◆ Exercise instructions
Find "From the camera, how" in the material below, then copy that line and every subsequent line to the end, exactly.

[Source records]
==========

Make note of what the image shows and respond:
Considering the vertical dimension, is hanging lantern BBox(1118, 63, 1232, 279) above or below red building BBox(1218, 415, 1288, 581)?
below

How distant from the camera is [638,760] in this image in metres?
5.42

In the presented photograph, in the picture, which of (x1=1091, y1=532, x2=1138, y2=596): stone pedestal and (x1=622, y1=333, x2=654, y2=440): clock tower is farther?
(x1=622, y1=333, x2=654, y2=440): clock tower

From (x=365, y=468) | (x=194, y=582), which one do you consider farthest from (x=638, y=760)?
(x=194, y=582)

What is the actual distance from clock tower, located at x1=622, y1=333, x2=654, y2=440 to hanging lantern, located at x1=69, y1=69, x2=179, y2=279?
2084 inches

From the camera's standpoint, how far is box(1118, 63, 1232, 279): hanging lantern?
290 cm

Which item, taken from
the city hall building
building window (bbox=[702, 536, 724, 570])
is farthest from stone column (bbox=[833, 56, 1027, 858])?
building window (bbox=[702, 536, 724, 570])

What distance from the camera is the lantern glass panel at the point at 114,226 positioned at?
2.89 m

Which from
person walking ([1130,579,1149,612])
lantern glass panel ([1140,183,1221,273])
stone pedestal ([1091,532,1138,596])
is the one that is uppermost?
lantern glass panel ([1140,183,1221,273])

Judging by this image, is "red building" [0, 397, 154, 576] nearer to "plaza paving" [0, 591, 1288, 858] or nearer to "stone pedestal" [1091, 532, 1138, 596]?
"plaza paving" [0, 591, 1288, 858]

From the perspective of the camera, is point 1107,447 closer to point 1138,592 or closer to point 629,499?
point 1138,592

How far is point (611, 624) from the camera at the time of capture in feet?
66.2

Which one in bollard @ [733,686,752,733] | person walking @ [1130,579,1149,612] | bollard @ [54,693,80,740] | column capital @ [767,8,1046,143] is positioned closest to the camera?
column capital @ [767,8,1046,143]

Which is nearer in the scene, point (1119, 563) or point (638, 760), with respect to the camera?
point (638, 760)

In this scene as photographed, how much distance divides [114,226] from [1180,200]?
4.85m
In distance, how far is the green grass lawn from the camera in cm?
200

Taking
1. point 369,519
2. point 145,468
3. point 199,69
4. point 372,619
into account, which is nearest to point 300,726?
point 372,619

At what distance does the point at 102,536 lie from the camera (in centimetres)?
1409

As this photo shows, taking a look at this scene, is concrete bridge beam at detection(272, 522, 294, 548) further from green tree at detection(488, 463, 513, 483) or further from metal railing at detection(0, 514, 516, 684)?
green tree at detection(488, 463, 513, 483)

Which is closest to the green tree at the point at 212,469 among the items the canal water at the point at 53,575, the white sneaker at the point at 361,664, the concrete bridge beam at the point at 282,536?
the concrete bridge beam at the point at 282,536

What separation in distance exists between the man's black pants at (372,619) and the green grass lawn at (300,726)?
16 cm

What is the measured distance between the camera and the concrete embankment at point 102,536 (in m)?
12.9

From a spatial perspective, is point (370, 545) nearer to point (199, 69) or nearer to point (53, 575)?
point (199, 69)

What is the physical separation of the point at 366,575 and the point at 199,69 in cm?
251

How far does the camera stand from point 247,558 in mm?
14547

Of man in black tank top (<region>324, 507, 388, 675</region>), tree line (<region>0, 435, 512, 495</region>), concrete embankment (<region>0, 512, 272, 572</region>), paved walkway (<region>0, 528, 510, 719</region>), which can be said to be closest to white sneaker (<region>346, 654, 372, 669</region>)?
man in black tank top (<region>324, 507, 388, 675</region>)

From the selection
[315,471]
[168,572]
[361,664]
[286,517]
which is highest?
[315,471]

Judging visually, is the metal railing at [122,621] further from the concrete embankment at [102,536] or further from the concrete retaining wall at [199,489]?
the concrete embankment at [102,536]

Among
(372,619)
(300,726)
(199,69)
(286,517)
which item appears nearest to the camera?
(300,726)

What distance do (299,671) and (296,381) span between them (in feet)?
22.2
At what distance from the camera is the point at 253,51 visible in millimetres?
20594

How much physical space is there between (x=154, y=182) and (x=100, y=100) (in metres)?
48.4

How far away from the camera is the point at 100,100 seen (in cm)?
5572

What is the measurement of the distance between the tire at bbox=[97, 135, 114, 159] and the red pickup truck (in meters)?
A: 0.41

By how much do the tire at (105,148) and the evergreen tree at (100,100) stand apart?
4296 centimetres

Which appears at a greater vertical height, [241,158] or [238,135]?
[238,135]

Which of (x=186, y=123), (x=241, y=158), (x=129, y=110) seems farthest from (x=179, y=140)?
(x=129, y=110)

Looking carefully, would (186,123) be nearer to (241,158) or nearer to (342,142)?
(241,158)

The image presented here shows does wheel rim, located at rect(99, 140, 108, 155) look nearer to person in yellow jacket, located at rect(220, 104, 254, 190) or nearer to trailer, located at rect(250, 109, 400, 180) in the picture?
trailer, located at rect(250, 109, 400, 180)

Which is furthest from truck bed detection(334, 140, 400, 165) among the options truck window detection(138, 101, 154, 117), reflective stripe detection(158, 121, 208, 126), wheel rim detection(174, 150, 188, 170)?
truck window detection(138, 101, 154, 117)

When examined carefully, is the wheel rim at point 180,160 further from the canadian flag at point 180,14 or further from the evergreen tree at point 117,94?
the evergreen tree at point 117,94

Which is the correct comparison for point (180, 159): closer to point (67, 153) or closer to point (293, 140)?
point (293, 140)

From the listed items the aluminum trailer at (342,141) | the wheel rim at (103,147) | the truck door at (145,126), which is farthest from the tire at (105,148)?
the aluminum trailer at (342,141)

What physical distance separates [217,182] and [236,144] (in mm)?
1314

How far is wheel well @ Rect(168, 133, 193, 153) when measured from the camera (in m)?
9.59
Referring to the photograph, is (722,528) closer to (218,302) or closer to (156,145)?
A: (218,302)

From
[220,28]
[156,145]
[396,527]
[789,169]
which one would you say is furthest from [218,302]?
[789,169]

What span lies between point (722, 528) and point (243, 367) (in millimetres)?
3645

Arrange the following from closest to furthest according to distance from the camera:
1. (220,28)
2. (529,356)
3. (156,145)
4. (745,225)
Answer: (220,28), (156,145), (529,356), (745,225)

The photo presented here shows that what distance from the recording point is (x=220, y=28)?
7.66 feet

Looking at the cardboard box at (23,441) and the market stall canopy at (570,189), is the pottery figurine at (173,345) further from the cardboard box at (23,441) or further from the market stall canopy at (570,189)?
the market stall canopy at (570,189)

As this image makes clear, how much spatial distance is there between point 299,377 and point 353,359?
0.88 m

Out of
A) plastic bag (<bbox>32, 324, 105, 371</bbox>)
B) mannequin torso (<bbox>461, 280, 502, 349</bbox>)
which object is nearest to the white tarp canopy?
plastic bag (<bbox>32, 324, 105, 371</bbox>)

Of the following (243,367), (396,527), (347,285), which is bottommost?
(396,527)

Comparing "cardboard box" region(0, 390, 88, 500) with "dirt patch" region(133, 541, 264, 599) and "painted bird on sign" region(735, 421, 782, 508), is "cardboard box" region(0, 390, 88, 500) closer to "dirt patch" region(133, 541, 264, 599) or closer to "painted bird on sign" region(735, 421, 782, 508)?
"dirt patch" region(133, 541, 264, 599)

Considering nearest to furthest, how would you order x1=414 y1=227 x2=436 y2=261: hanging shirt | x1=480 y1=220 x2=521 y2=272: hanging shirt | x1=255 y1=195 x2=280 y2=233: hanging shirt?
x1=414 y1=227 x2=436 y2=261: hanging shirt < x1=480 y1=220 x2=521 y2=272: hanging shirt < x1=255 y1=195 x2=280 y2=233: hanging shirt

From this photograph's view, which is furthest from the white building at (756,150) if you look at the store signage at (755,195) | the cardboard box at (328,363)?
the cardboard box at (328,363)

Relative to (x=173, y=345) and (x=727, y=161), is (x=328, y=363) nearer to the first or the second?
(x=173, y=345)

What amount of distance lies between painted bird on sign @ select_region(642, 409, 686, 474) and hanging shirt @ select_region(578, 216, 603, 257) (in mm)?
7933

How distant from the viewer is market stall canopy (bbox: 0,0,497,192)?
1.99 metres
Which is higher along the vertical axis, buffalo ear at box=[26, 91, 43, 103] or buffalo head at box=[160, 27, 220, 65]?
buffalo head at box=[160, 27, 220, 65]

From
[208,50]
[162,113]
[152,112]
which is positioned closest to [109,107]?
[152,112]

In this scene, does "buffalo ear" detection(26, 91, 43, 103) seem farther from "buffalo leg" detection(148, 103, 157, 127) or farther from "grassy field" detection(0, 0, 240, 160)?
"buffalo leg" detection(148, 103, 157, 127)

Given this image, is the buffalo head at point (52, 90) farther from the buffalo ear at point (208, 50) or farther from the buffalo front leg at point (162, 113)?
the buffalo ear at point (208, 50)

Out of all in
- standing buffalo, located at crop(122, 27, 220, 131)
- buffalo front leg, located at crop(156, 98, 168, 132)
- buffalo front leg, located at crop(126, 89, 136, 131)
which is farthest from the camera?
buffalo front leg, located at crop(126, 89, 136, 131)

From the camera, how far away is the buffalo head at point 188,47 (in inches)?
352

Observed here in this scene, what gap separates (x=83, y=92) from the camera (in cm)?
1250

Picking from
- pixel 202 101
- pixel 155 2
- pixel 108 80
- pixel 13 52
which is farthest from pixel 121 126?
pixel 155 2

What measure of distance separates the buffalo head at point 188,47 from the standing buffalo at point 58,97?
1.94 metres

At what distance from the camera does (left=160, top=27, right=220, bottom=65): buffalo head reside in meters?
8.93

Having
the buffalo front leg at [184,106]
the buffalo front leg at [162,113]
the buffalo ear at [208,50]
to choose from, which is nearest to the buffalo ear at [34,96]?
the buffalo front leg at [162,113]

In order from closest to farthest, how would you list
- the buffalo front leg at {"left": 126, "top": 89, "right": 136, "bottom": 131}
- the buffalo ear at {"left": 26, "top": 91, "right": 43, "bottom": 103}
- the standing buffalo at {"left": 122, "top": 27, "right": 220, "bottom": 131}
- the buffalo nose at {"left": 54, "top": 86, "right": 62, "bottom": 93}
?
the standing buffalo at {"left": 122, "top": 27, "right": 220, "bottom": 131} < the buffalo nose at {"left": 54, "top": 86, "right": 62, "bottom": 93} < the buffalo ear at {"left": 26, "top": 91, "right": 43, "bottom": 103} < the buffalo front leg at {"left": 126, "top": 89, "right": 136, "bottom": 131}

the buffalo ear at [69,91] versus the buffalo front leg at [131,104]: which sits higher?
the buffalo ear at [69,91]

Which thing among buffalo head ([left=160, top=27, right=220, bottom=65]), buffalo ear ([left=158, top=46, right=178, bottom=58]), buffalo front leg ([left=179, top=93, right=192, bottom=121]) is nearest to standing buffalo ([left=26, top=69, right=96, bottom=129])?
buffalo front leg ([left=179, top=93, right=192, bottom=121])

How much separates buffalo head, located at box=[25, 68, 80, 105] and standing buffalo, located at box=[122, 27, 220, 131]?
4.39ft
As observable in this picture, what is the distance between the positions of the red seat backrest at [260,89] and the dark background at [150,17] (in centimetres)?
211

==========

◆ Task output
From the camera, how far away is the buffalo head at point 188,47 (in inches)?
352

Observed here in this scene, what gap separates (x=83, y=92) from the camera (in cm)?
1250

Picking from
- pixel 202 101
- pixel 155 2
- pixel 108 80
- pixel 13 52
which is farthest from pixel 121 126?
pixel 155 2

What measure of distance separates the buffalo head at point 188,47 from the standing buffalo at point 58,97?
1.94 metres

At what distance from the camera does (left=160, top=27, right=220, bottom=65): buffalo head reside in meters?
8.93

Having
the buffalo front leg at [184,106]
the buffalo front leg at [162,113]
the buffalo ear at [208,50]
to choose from, which is nearest to the buffalo ear at [34,96]?
the buffalo front leg at [162,113]

In order from closest to farthest, how would you list
- the buffalo front leg at {"left": 126, "top": 89, "right": 136, "bottom": 131}
- the buffalo ear at {"left": 26, "top": 91, "right": 43, "bottom": 103}
- the standing buffalo at {"left": 122, "top": 27, "right": 220, "bottom": 131}
- the buffalo nose at {"left": 54, "top": 86, "right": 62, "bottom": 93}
?
the standing buffalo at {"left": 122, "top": 27, "right": 220, "bottom": 131} < the buffalo nose at {"left": 54, "top": 86, "right": 62, "bottom": 93} < the buffalo ear at {"left": 26, "top": 91, "right": 43, "bottom": 103} < the buffalo front leg at {"left": 126, "top": 89, "right": 136, "bottom": 131}

the buffalo ear at [69,91] versus the buffalo front leg at [131,104]: which sits higher?
the buffalo ear at [69,91]

Which thing among buffalo head ([left=160, top=27, right=220, bottom=65]), buffalo ear ([left=158, top=46, right=178, bottom=58]), buffalo front leg ([left=179, top=93, right=192, bottom=121]) is nearest to standing buffalo ([left=26, top=69, right=96, bottom=129])?
buffalo front leg ([left=179, top=93, right=192, bottom=121])

How much separates buffalo head, located at box=[25, 68, 80, 105] and standing buffalo, located at box=[122, 27, 220, 131]?
4.39ft
As observable in this picture, what is the distance between the positions of the red seat backrest at [260,89] and the dark background at [150,17] (in centimetres)?
211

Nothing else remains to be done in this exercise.